I get that readers want independent women in their stories, and writers want to write them, but what I don't get is why there can't be a healthy balance. Because for me to suspend my disbelief and fall in love with the hero, right along with the heroine (which is a romance writer's goal for me as a reader), I have to first identify with that heroine.

I can't identify with most of these ball-busting women who snap at everyone and bark out orders and statements like they can't speak in any other tone. There's nothing professional or independent about it. It's a form of bullying, plain and simple. And like I said, I wouldn't go near people like that in real life.

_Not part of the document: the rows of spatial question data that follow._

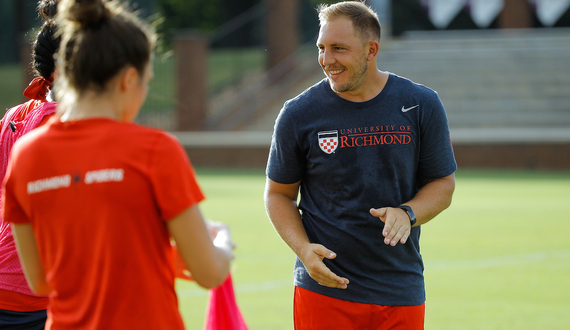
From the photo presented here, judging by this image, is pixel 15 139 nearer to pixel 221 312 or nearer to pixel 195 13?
pixel 221 312

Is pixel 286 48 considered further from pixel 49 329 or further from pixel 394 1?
pixel 49 329

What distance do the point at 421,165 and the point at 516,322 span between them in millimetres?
3677

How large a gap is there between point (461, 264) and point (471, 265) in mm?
132

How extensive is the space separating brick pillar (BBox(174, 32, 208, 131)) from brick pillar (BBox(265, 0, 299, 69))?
14.5ft

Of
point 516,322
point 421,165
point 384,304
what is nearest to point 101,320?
point 384,304

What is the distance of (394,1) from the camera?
5159cm

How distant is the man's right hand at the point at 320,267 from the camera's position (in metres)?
3.46

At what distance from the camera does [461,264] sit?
9.68 metres

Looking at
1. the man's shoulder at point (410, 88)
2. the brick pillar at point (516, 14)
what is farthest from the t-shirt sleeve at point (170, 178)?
the brick pillar at point (516, 14)

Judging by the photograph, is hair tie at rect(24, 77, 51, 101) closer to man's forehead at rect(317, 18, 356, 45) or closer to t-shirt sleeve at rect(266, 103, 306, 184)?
t-shirt sleeve at rect(266, 103, 306, 184)

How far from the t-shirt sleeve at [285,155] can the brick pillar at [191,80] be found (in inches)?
1117

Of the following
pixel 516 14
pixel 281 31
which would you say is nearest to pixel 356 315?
pixel 281 31

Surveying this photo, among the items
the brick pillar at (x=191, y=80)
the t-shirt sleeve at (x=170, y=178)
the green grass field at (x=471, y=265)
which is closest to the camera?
the t-shirt sleeve at (x=170, y=178)

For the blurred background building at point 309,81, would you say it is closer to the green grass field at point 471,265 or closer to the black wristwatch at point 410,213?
the green grass field at point 471,265
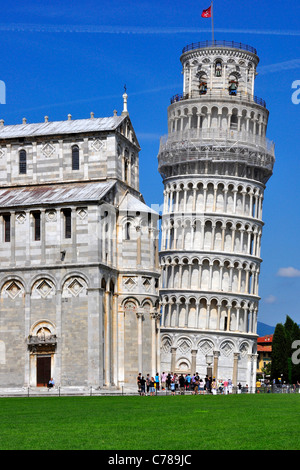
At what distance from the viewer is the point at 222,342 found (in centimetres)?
10875

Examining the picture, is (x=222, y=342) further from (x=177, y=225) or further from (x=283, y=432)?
(x=283, y=432)

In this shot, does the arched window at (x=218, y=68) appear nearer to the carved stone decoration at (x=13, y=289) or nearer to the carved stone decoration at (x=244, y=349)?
the carved stone decoration at (x=244, y=349)

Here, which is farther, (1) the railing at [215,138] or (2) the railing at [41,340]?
(1) the railing at [215,138]

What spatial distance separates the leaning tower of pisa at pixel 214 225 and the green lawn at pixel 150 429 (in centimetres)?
7490

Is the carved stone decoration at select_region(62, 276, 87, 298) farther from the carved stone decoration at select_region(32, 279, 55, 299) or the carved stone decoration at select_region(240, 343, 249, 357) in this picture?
the carved stone decoration at select_region(240, 343, 249, 357)

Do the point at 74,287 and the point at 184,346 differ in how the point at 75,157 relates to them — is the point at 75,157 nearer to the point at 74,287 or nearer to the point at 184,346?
the point at 74,287

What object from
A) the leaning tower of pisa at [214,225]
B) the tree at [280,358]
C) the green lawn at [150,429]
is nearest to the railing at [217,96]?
the leaning tower of pisa at [214,225]

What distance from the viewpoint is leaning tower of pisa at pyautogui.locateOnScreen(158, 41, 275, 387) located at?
109375mm

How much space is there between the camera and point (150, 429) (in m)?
25.2

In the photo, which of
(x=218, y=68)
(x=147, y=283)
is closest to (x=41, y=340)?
(x=147, y=283)

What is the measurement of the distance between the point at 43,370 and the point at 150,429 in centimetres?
4043

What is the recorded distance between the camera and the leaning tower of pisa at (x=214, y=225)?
109m

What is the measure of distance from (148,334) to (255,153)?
48.4 m

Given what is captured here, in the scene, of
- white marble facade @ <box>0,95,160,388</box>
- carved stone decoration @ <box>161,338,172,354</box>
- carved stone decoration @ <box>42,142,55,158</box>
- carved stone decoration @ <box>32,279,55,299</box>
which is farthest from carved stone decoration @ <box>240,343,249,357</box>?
carved stone decoration @ <box>32,279,55,299</box>
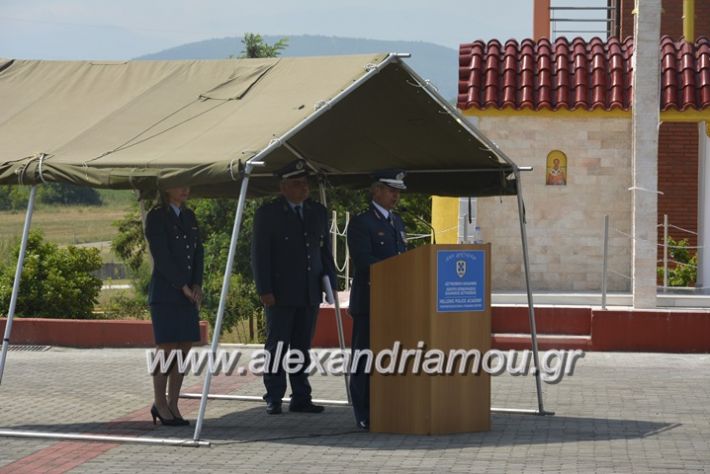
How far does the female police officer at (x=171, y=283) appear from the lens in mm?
10953

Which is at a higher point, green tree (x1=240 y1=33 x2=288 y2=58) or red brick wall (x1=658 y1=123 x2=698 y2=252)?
green tree (x1=240 y1=33 x2=288 y2=58)

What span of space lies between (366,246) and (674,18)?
18.8m

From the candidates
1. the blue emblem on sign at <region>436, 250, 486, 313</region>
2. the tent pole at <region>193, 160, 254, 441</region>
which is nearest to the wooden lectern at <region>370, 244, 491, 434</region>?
the blue emblem on sign at <region>436, 250, 486, 313</region>

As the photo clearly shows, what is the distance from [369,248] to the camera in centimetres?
1100

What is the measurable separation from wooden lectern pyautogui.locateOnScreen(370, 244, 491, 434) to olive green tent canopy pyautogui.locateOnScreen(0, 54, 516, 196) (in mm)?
1295

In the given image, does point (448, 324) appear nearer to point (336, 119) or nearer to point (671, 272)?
point (336, 119)

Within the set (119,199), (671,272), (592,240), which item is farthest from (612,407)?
(119,199)

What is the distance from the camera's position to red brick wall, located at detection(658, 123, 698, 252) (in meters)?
24.9

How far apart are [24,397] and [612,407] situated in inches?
209

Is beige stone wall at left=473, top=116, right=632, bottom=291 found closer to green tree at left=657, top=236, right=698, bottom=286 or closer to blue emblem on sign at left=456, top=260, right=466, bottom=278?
green tree at left=657, top=236, right=698, bottom=286

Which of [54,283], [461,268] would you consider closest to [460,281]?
[461,268]

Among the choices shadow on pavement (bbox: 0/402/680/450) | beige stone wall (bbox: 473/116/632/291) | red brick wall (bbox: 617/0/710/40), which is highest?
red brick wall (bbox: 617/0/710/40)

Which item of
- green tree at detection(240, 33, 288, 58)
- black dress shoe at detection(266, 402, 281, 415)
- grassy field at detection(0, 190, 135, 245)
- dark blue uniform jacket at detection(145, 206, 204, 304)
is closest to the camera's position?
dark blue uniform jacket at detection(145, 206, 204, 304)

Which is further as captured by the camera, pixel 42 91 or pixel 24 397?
pixel 24 397
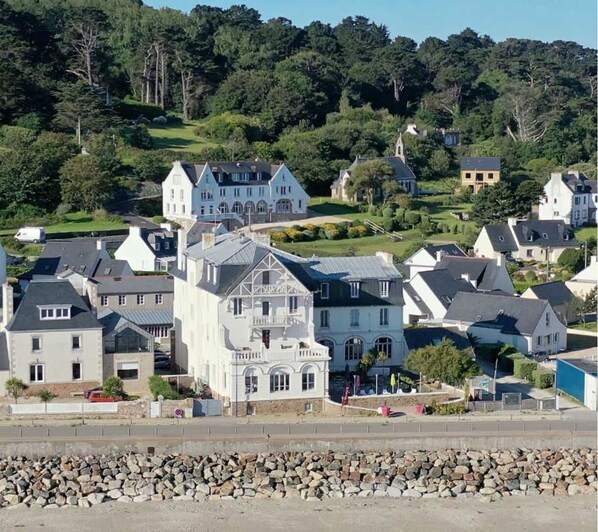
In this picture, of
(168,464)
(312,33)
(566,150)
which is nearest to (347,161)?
(566,150)

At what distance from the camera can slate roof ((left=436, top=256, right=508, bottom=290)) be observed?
144 ft

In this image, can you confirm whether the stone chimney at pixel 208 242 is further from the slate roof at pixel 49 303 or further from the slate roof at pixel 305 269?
the slate roof at pixel 49 303

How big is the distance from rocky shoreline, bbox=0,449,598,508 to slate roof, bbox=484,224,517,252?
28.2 meters

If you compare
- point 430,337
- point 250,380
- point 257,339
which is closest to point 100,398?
point 250,380

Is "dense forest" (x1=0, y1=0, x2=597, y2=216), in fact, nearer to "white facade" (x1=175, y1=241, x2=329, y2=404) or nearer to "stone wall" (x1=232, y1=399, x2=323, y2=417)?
"white facade" (x1=175, y1=241, x2=329, y2=404)

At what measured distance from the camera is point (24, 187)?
59406 millimetres

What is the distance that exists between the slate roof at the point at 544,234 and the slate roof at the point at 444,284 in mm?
14081

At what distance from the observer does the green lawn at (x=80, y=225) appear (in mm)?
56531

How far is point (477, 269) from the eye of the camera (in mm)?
44500

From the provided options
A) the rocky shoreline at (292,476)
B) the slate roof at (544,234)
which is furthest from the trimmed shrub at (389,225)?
the rocky shoreline at (292,476)

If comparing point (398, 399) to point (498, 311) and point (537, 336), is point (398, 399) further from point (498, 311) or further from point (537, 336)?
point (498, 311)

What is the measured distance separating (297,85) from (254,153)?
14.2 meters

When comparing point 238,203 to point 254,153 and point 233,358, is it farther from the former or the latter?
point 233,358

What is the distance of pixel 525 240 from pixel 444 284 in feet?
50.2
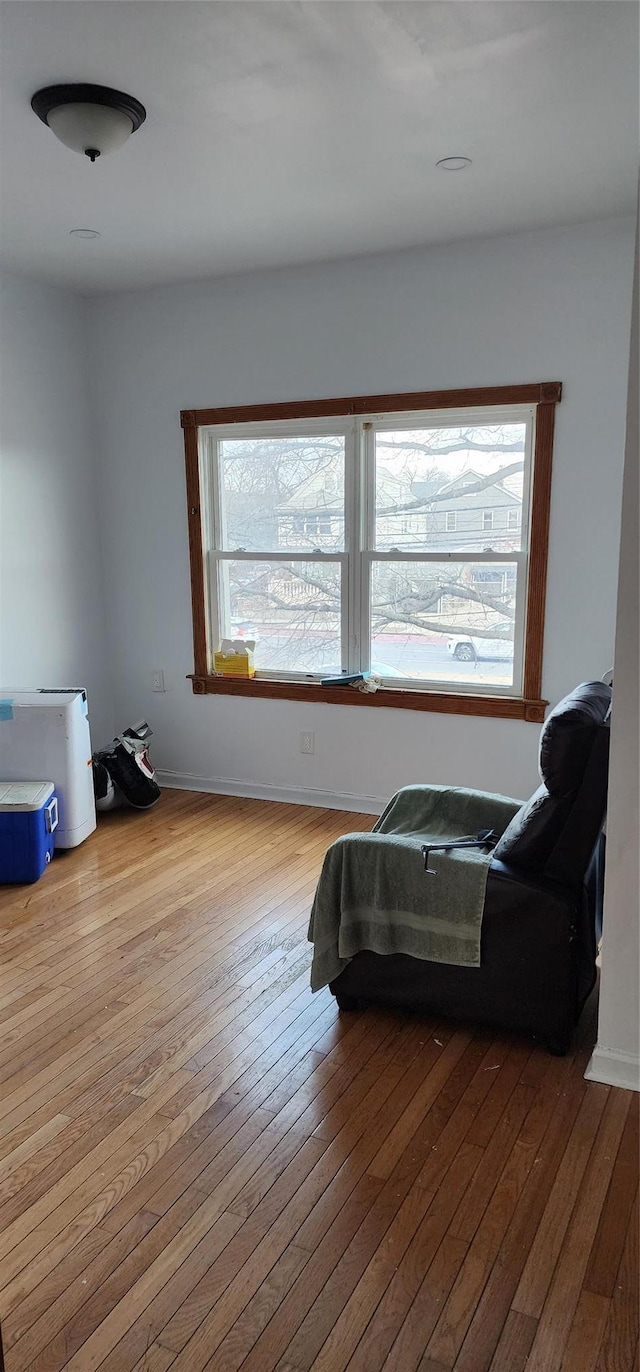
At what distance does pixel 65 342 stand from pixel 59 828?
2603 mm

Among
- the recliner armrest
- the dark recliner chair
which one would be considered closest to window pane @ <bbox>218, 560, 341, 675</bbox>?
the dark recliner chair

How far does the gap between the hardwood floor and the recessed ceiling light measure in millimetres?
2809

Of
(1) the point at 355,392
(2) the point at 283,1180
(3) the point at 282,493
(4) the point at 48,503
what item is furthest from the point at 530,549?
(2) the point at 283,1180

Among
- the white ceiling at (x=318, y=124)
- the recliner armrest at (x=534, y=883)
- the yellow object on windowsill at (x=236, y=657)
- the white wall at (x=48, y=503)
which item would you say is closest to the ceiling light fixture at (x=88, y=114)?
the white ceiling at (x=318, y=124)

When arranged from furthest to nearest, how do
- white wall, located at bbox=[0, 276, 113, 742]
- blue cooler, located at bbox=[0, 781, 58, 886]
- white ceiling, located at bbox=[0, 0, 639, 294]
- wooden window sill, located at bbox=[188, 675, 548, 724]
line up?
white wall, located at bbox=[0, 276, 113, 742] < wooden window sill, located at bbox=[188, 675, 548, 724] < blue cooler, located at bbox=[0, 781, 58, 886] < white ceiling, located at bbox=[0, 0, 639, 294]

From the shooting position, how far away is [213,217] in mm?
3518

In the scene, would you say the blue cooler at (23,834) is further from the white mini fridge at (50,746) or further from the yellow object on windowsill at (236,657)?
the yellow object on windowsill at (236,657)

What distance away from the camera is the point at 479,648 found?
424 cm

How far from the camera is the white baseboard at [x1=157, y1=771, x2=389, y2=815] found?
182 inches

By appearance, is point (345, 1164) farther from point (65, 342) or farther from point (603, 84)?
point (65, 342)

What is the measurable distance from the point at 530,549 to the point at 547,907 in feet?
6.82

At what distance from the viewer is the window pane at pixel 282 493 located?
443 cm

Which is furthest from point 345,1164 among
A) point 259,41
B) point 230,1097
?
point 259,41

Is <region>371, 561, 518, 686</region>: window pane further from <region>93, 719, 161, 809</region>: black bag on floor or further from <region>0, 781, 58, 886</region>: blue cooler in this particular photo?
<region>0, 781, 58, 886</region>: blue cooler
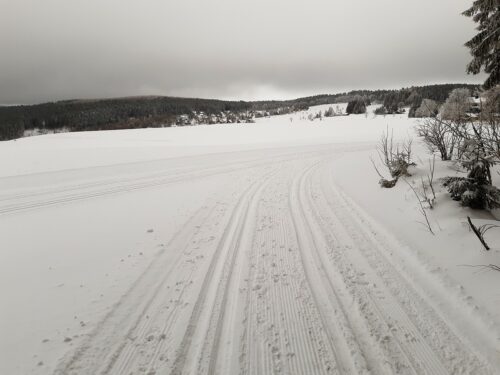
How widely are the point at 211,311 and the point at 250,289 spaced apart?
0.66 m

And no, I never wrote a character like that, unless she was a secondary or tertiary character, and having her in the story served an actual purpose. But I never wrote a heroine like that.
 
I think Jane Eyre's step mother Mrs Reed, is really spiteful and so are the Reed children. This spitefulness is shown by what she inflicts on Jane. Therefore, basically bitchy people become so or "significant" if they are nasty to a nice and good person, otherwise not much importance is given to such a trait. Also the Superior of the convent where Saint Teresa of The Little Flower was a nun was anything but nice- however, you don't see much of that on official documents... but the cinema does a good job. This is quite a timely topic for me because the protagonist of my WIP is supposedly to be the height of bitchiness, so I'm all ears.
 
Exactly, @Eva Ulian. Jane's stepmother and and the Reed children served a purpose in the story. They helped shaped Jane into the woman she became. Their cruelty toward her influenced how she treated others. The last thing she wanted to do was treat anyone how she'd been treated. And they unknowingly brought out her artistic talents that she used as a means of escapism.
 
I get that readers want independent women in their stories, and writers want to write them, but what I don't get is why there can't be a healthy balance. Because for me to suspend my disbelief and fall in love with the hero, right along with the heroine (which is a romance writer's goal for me as a reader), I have to first identify with that heroine.

I can't identify with most of these ball-busting women who snap at everyone and bark out orders and statements like they can't speak in any other tone. There's nothing professional or independent about it. It's a form of bullying, plain and simple. And like I said, I wouldn't go near people like that in real life.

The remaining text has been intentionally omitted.